Un immeuble « maudit » où habitent plusieurs personnes de confession juive et « dans lequel a été tuée Mireille Knoll », rappelle monsieur J. Le petit homme de 94 ans, qui se hisse difficilement sur ses deux jambes tremblantes tient bon à la barre. Il est l’une des victimes du procès de Nancy Szejnberg, 51 ans, jugée pour avoir dénoncé ces inscriptions, s’en disant victime et soupçonnée d’en être l’auteure.
Des dizaines d’appels à la police
A 17 reprises, constatant des inscriptions menaçantes et antisémites, cette habitante de l’immeuble sollicite les services de police entre septembre 2024 et janvier 2025. Elle dépose plusieurs plaintes. A chaque appel et à chaque dépôt de plainte, les policiers se déplacent. « Pas moins d’une vingtaine de transports sur les lieux pour des constatations. Surveillances pendant des nuits, de longues heures, investigations téléphoniques, bancaires », détaille le procureur. Puis les enquêteurs doutent et décident d’installer une caméra dans l’ascenseur. Les images font basculer l’affaire. On y voit Nancy Szejnberg et S., sa fille de 16 ans, feutre à la main.
Devant le fait accompli, Nancy Szejnberg reconnaît avoir été à l’origine d’inscriptions, avec sa fille, dans l’ascenseur de l’immeuble. Cette fois-là seulement, pour « faire sortir du bois » le réel coupable, justifie-t-elle. On voit l’adolescente taguer la porte du 10e étage et celle du 8e étage, où réside monsieur J. Ce dernier, président de l’association pour la mémoire des enfants juifs déportés du 11e arrondissement, assure qu’il ne se doutait pas une seconde que toutes ces inscriptions pouvaient venir de sa voisine du 10e. Son « grand-père a été arrêté et déporté à Auschwitz par les Allemands », rappelle-t-il à la barre.

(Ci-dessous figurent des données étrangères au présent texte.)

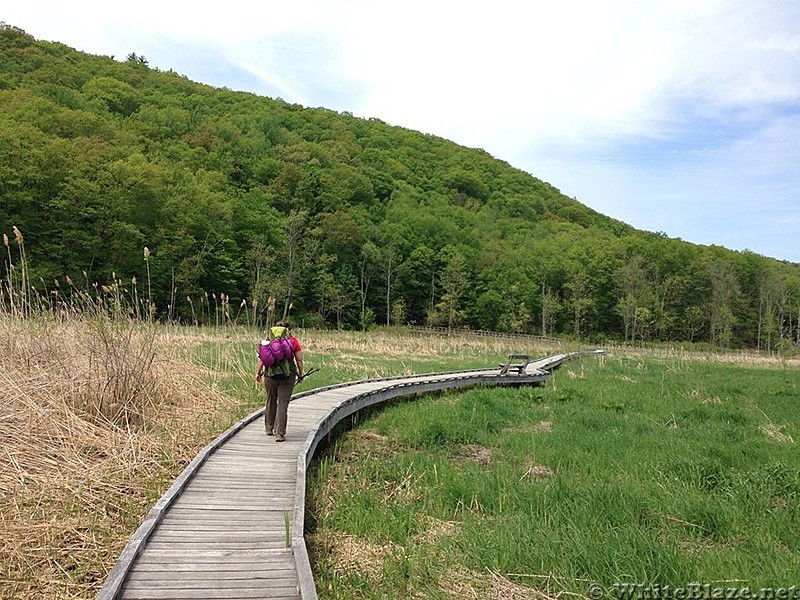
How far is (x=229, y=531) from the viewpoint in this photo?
4.58 metres

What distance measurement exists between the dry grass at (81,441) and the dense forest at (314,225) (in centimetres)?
2611

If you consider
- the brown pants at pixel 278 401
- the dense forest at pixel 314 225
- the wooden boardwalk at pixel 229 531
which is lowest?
the wooden boardwalk at pixel 229 531

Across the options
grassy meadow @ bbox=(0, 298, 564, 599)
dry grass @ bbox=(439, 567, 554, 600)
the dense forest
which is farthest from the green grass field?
the dense forest

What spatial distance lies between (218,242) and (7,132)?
14040 mm

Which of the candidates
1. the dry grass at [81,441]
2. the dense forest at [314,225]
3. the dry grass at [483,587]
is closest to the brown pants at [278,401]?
the dry grass at [81,441]

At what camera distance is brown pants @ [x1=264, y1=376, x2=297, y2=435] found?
731 centimetres

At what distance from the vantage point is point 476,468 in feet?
25.8

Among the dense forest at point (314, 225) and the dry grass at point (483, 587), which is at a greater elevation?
the dense forest at point (314, 225)

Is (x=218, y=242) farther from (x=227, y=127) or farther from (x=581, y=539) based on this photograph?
(x=581, y=539)

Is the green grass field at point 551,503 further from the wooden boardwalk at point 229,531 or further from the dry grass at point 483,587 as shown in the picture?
the wooden boardwalk at point 229,531

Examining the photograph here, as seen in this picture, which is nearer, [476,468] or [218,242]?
[476,468]

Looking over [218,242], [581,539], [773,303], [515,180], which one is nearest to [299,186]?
[218,242]

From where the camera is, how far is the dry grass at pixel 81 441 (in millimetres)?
4488

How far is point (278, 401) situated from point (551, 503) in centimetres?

« Un problème identitaire »
Nancy Szejnberg nie les accusations, et notamment être la commanditaire de tous les autres tags et des deux lettres anonymes qu’elle a reçues. La responsable, c’est sa fille, maintient-elle à la barre. Une fille qu’elle a adoptée au Sénégal, comme son fils. « Elle a un problème identitaire », explique la prévenue, l’air un peu hagard. Alors qu’elle dit avoir voulu protéger sa fille lors de ses gardes à vue en s’incriminant elle-même, elle change désormais radicalement de version. « Quand j’ai vu les tags, je me suis dit que c’est à moi qu’elle s’adresse, elle écrit ‘je te regarde souffrir’ ». « Je sais qu’elle m’en voulait beaucoup du temps que je passe avec son frère » dysphasique avec des troubles du langage « qui demande beaucoup de soins », poursuit la mère de famille.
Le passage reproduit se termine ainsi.